O je, was hier alles fehlt: Comme des Garçons, Vivienne Westwood, John Galliano und Jean-Paul Gaultier. Aber kommt noch. Nicht alle haben Einladungen zu ihren Schauen geschickt. Das liegt unter anderem daran, daß die Saalmieten hier furchtbar teuer sind und die am heißesten gehandelten Designer – die aber nicht unbedingt finanziell die erfolgreichsten sind – kleinere Säle als sonst gebucht haben. Gaultier mußte leider, wie seine Pressesprecherin beklagte, in einen Raum ausweichen, der nur 600 Personen faßt. Dabei könnte er vermutlich locker ein Fußballstadion füllen.

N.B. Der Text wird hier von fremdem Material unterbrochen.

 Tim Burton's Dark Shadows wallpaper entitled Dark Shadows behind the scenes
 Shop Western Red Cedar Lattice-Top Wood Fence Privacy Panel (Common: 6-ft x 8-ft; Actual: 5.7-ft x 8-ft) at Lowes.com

International Herald Tribune hat am Wochenende ausgerechnet, was so ein Auftritt in Paris kostet. Wenn ich hier mal kurz zusammenfassen darf: Die Mieten im Carrousel du Louvre, wo 41 Designer ihre Kollektionen vorstellen, belaufen sich auf 20.000 bis 50.000 Dollar. Das beinhaltet noch nicht die Kosten für die Models, für Blumen, Einladungen und die Herstellung der Kollektion. Top-Designer kostet ihre Show zirka 500.000 Dollar. Das muß man erst mal einfahren. Trotzdem umfaßt das Angebot für diese zehn Tage insgesamt 100 Vorführungen.

Die Externen müssen außerdem noch Geld ausgeben für extra Räume – etwa 7.000 bis 10.000 Dollar Miete die Woche –, wo den Unglücklichen, die keine Einladung bekommen haben, das Video vorgeführt wird und die Kollektion zum Angucken hängt. Da kann man dann wenigstens mal dicht ran.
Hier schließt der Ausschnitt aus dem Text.